This month, I went to the Almeida theatre with my friend, Peter Olive, to see one of Tennessee William’s first plays Summer and Smoke – it apparently didn’t have a good production on its debut but Williams, the genius, knew it was great. It was the best thing I’ve ever seen in theatre. The actress called Patsy Ferran, four years out of drama school: what she said, the way she said it, what she did, and the way she did it. All those things were in conflict, the irony was that in this way she bared her soul – it was so real, true. She had half the dialogue and there was a lot, more than all the characters put together. I’ve never been so gripped. When I got home, I couldn’t do anything but think of her until midday the next day. I had this woman completely in my heart.
I enjoyed it so much because it was theatre, and I’d only seen his films. The Almeida was the perfect closeness. The Director – set, everything, so good – used the theatrical device, as used in Greek Tragedy, the characters when talking to each other spoke to the audience.

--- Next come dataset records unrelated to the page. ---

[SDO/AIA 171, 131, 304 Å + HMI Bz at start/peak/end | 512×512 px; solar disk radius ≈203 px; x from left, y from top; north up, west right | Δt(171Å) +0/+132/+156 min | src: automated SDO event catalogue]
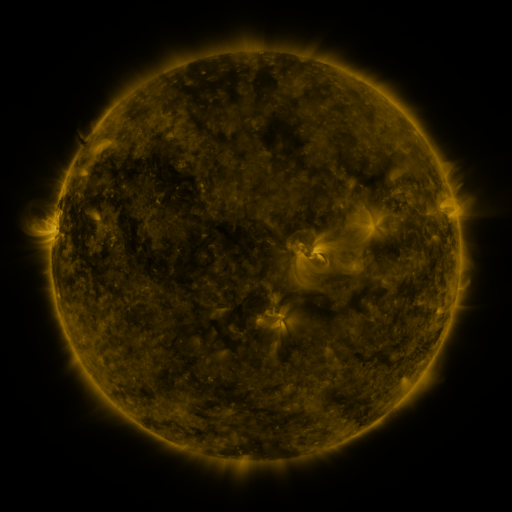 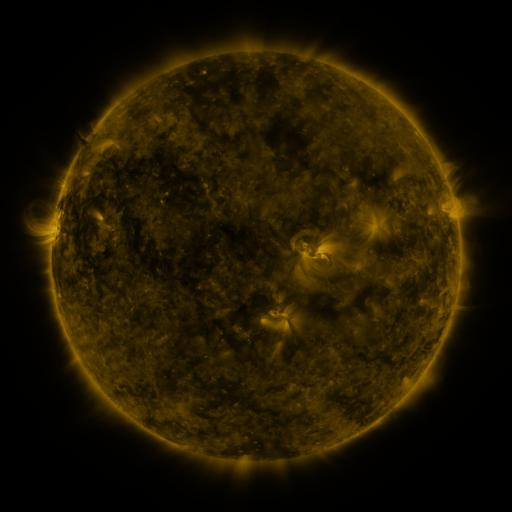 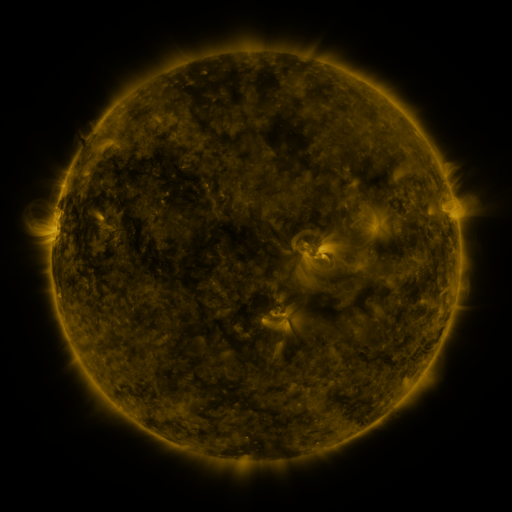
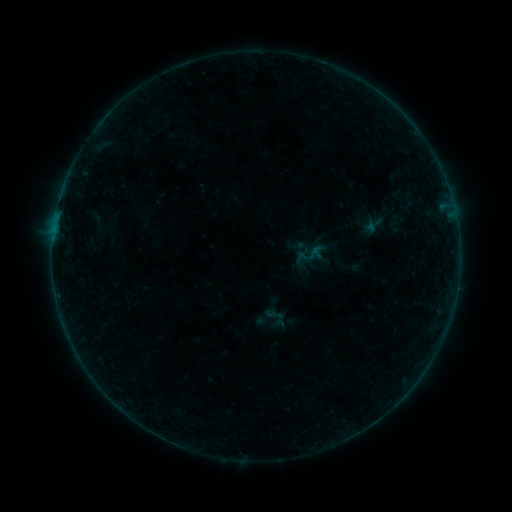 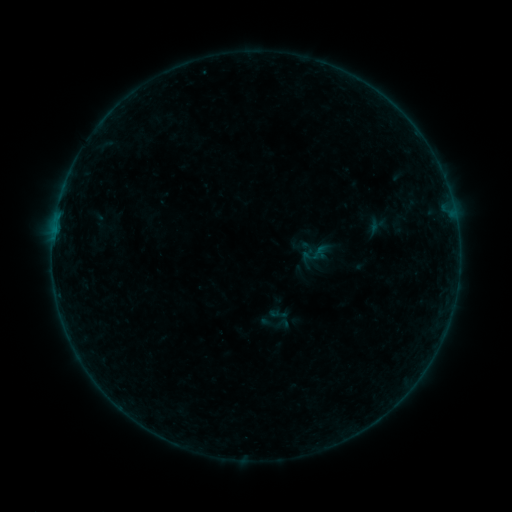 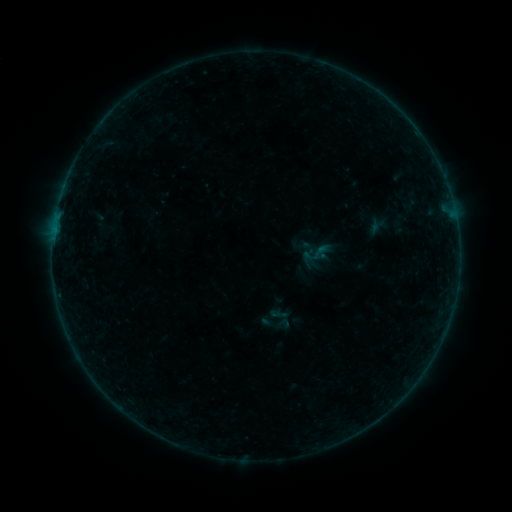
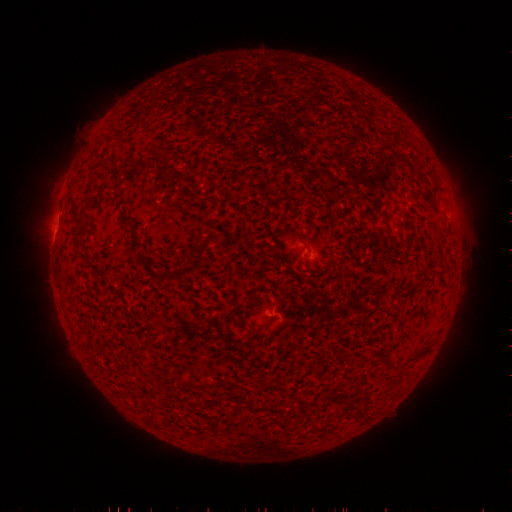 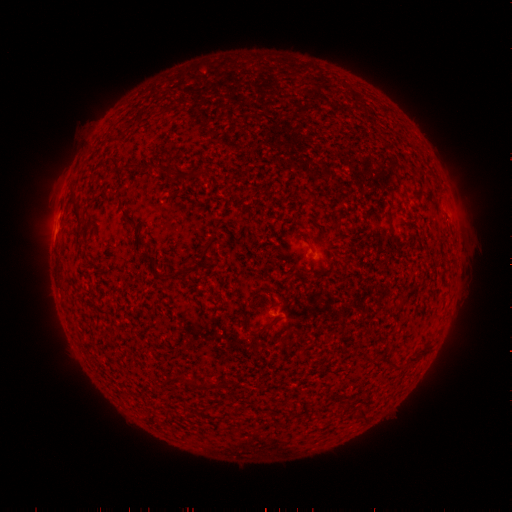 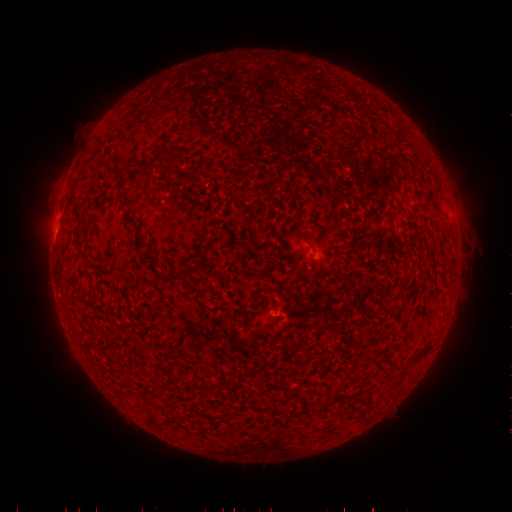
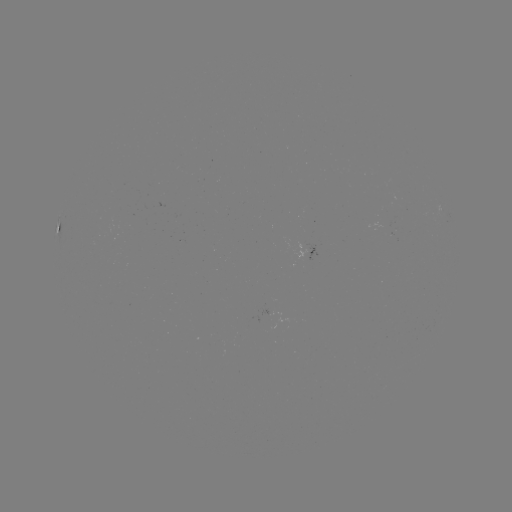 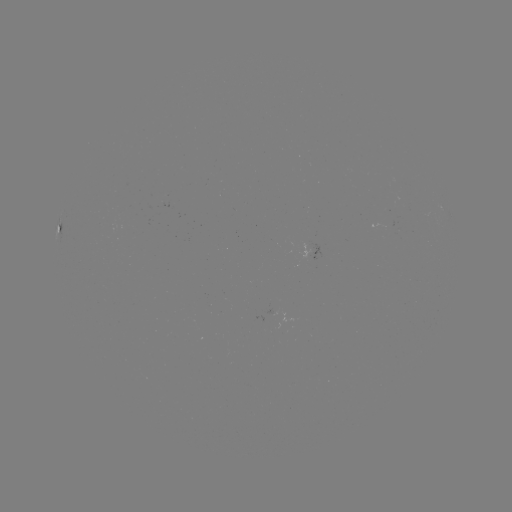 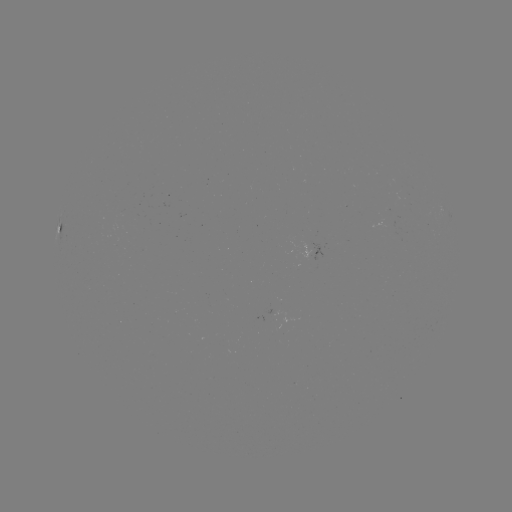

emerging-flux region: (297, 241, 309, 259)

The other thing I did this month was visit the RA three times to see Charles I, King and Collector. On the second visit, I discovered something, which I should have known all along: a tip – I’ve been saying it for years. When you go to look at art remember, that a human is the only animal which can represent the world through art. The Greek word for art is Imitation, art is not real. We understand the world by signs and abstractions, we’re part of the flux, we need to make the world stand still by abstracting from it by signs, words, gestures, numbers etc.. And just as an architect needs to make a model before he builds St Peters Cathedral, we need to get an overview first, by imitating the world in order to understand it.
Therefore, looking at a self-portrait of Rubens, you will ask yourself: does that imitation say everything about him? Is it him more than if you’d ever known him all your life? Yes, it is, he’s got it all in one – himself and what it was like to be him living in his world. Remember what I used to tell my fashion students in Berlin when I sent them to the gallery: imagine if the fire alarm went, what picture would you choose from the room? Which painting is a vision of the world as seen by the artist when he painted it; if you were to paint the same painting six months later the vision would be different. Moving through, it is shocking to see how differently each painter works.

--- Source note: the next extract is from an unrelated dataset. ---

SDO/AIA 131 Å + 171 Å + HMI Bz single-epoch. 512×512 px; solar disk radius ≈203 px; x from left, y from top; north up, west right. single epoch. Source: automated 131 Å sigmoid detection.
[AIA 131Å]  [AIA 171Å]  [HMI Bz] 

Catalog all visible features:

When I looked at the famous, mindboggling reality of the Triumphs of Caesar by Mantegna, about 20 panels totally filling one room; the plethora of life overwhelmed me so much because I had just come from looking at a mythological, two and a half meter painting by Rubens, where the gods and satyrs, on top of each other, crowding the painting, were painted each with equal clarity. In contrast to Mantegna’s where the impression was, as in life, where some characters stand out more than others, and where you hardly notice the background, even though it’s done in full detail. Did he get it? Yes, he did, it was an original vision. Remember that great art is perfect, there is no progress in art.